EXERCISE:
Extract the text of each entry below exactly, leaving every image behind.

Records from a dataset:
________________

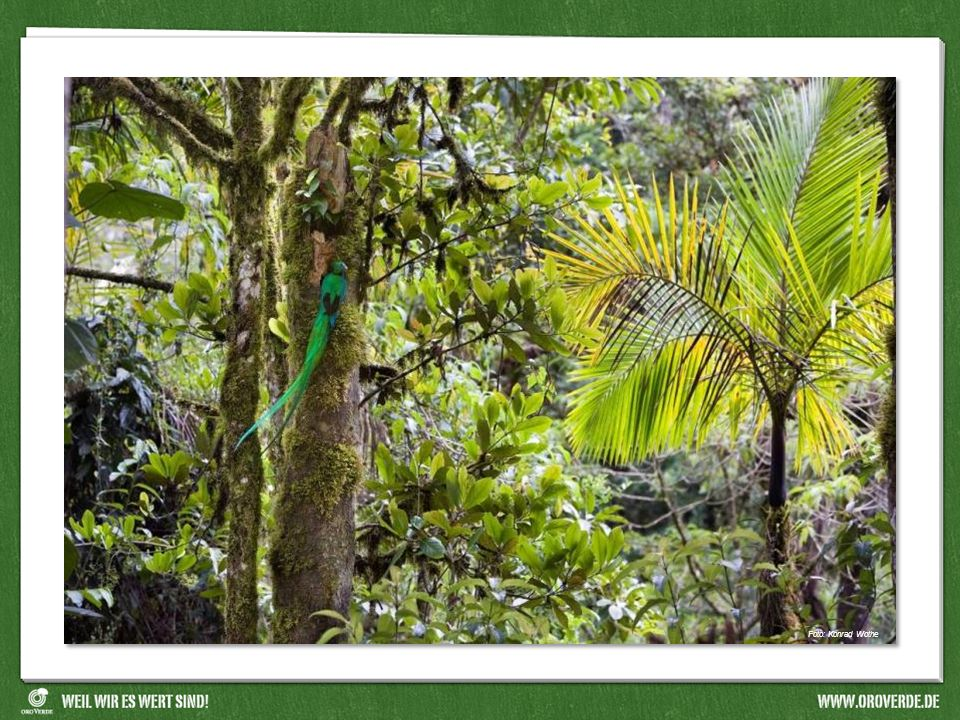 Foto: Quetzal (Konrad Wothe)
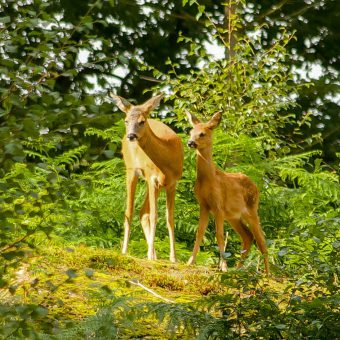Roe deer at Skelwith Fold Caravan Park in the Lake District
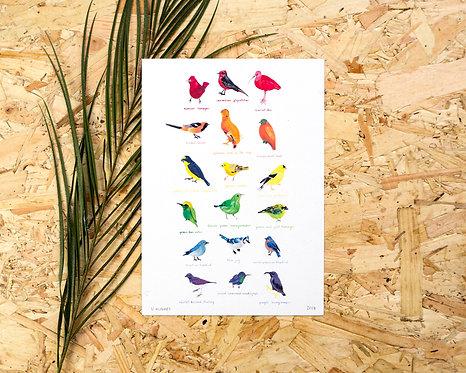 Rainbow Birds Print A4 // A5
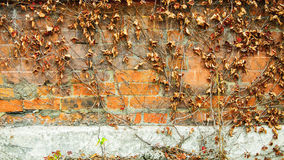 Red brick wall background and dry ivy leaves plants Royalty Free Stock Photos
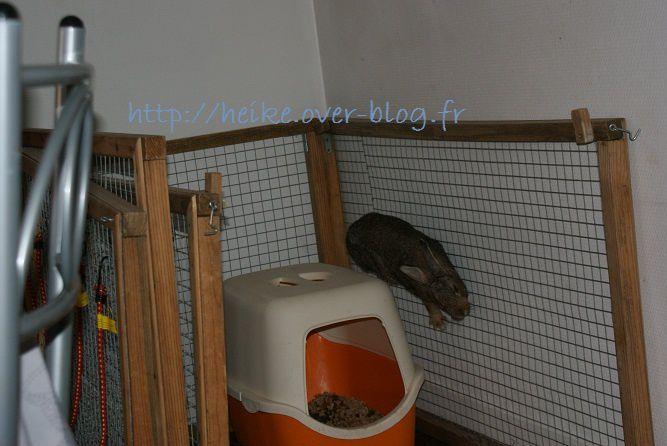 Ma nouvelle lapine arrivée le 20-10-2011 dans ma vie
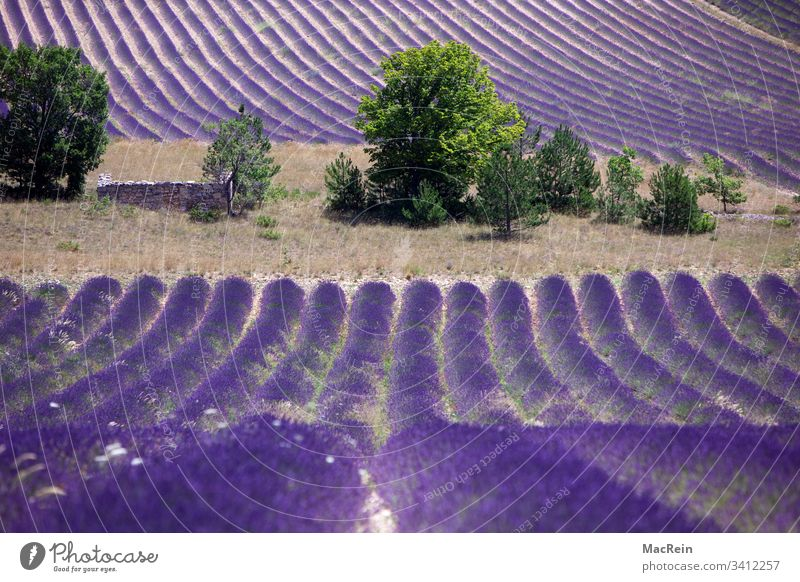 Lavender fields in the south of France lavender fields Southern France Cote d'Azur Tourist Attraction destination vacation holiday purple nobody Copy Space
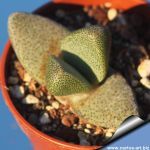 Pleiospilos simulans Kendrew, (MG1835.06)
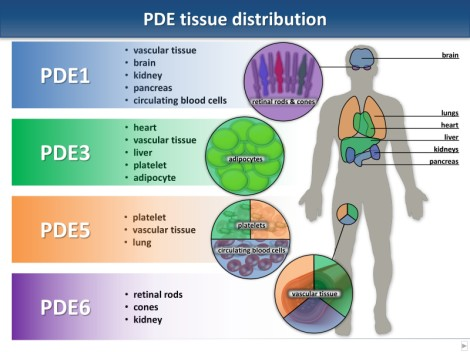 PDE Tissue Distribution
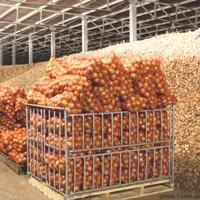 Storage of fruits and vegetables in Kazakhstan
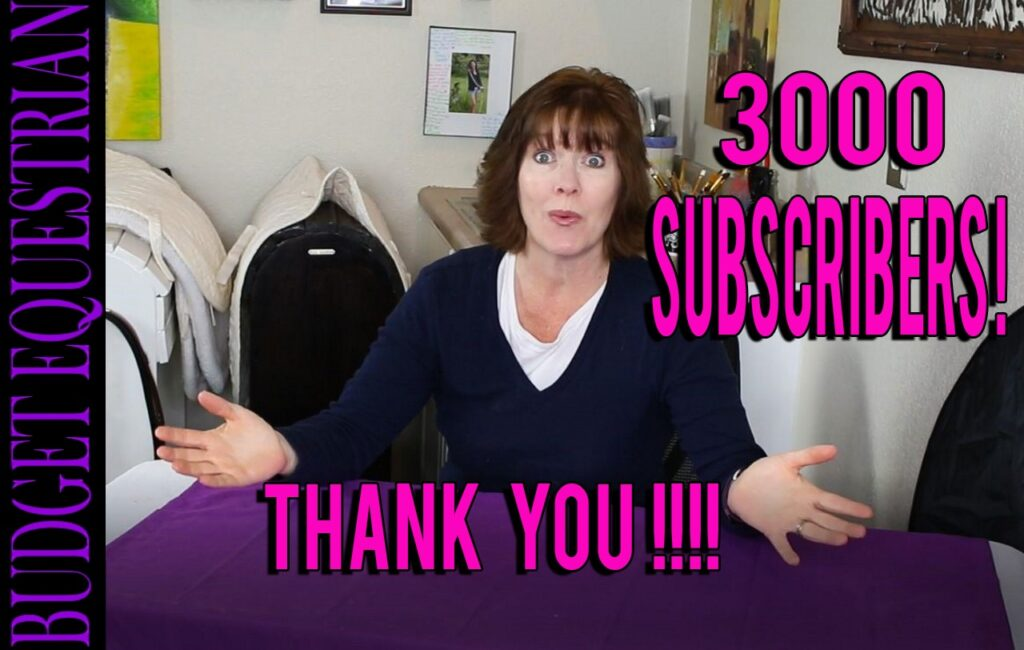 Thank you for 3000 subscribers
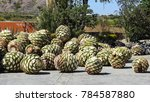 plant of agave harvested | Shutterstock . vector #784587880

________________

WRITTEN SOLUTION:
 Foto: Quetzal (Konrad Wothe)
Roe deer at Skelwith Fold Caravan Park in the Lake District
 Rainbow Birds Print A4 // A5
 Red brick wall background and dry ivy leaves plants Royalty Free Stock Photos
 Ma nouvelle lapine arrivée le 20-10-2011 dans ma vie
 Lavender fields in the south of France lavender fields Southern France Cote d'Azur Tourist Attraction destination vacation holiday purple nobody Copy Space
 Pleiospilos simulans Kendrew, (MG1835.06)
 PDE Tissue Distribution
 Storage of fruits and vegetables in Kazakhstan
 Thank you for 3000 subscribers
 plant of agave harvested | Shutterstock . vector #784587880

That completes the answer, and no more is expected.